Your goal: Write out the records from the line containing "How would you" through the end of the records as a numbered list, skipping blank lines.

━━━ Data excerpts ━━━

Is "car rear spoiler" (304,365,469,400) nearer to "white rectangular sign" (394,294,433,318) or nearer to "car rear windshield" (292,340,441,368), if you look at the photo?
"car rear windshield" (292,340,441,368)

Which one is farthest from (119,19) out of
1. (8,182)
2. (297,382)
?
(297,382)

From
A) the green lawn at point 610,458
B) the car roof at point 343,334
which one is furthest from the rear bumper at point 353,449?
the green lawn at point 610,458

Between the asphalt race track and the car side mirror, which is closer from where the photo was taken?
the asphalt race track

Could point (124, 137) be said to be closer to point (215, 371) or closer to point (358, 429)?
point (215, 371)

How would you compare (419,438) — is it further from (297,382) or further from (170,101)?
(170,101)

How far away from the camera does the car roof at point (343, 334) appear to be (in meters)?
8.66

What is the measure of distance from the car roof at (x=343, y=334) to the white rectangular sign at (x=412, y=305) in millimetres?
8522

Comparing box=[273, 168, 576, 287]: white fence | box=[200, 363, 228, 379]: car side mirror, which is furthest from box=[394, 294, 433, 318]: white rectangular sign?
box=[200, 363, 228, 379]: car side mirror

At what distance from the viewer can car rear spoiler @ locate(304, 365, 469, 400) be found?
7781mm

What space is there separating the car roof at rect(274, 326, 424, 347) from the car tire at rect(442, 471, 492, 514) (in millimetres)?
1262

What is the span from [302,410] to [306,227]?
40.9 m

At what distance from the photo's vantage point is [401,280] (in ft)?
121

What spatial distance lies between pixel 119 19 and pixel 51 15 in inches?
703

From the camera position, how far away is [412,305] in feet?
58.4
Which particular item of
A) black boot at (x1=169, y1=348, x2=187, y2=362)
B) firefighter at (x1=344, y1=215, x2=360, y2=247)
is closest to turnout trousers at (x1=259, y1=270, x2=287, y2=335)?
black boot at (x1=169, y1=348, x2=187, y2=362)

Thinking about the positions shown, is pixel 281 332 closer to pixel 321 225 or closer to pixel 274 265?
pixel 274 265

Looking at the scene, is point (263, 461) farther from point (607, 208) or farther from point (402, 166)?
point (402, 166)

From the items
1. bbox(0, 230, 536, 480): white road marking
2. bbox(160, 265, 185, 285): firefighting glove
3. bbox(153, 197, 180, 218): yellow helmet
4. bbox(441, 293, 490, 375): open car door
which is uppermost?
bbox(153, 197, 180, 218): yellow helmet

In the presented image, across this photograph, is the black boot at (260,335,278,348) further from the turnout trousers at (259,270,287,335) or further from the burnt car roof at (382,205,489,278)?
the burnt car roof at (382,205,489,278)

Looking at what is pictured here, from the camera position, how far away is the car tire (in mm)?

━━━

Task answer:
1. How would you compare (419,438) — is it further from (297,382) or further from (170,101)?
2. (170,101)
3. How far away from the camera does the car roof at point (343, 334) appear to be (in meters)?
4. 8.66
5. What is the measure of distance from the car roof at (x=343, y=334) to the white rectangular sign at (x=412, y=305) in millimetres?
6. 8522
7. Comparing box=[273, 168, 576, 287]: white fence | box=[200, 363, 228, 379]: car side mirror, which is furthest from box=[394, 294, 433, 318]: white rectangular sign?
8. box=[200, 363, 228, 379]: car side mirror
9. At what distance from the viewer can car rear spoiler @ locate(304, 365, 469, 400) be found?
10. 7781mm
11. What space is there separating the car roof at rect(274, 326, 424, 347) from the car tire at rect(442, 471, 492, 514) (in millimetres)?
12. 1262
13. What is the span from [302,410] to [306,227]?
14. 40.9 m
15. At what distance from the photo's vantage point is [401,280] (in ft)?
16. 121
17. What spatial distance lies between pixel 119 19 and pixel 51 15 in inches?
18. 703
19. From the camera position, how far away is [412,305] in feet?
20. 58.4
21. Which particular item of
22. A) black boot at (x1=169, y1=348, x2=187, y2=362)
23. B) firefighter at (x1=344, y1=215, x2=360, y2=247)
24. is closest to turnout trousers at (x1=259, y1=270, x2=287, y2=335)?
25. black boot at (x1=169, y1=348, x2=187, y2=362)
26. Thinking about the positions shown, is pixel 281 332 closer to pixel 321 225 or closer to pixel 274 265?
27. pixel 274 265
28. Looking at the scene, is point (263, 461) farther from point (607, 208) or farther from point (402, 166)?
29. point (402, 166)
30. From the items
31. 1. bbox(0, 230, 536, 480): white road marking
32. 2. bbox(160, 265, 185, 285): firefighting glove
33. 3. bbox(153, 197, 180, 218): yellow helmet
34. 4. bbox(441, 293, 490, 375): open car door
35. which is uppermost?
36. bbox(153, 197, 180, 218): yellow helmet
37. In the presented image, across this photograph, is the black boot at (260,335,278,348) further from the turnout trousers at (259,270,287,335) or further from the burnt car roof at (382,205,489,278)?
38. the burnt car roof at (382,205,489,278)
39. Looking at what is pictured here, from the camera position, how far away is the car tire (in mm)?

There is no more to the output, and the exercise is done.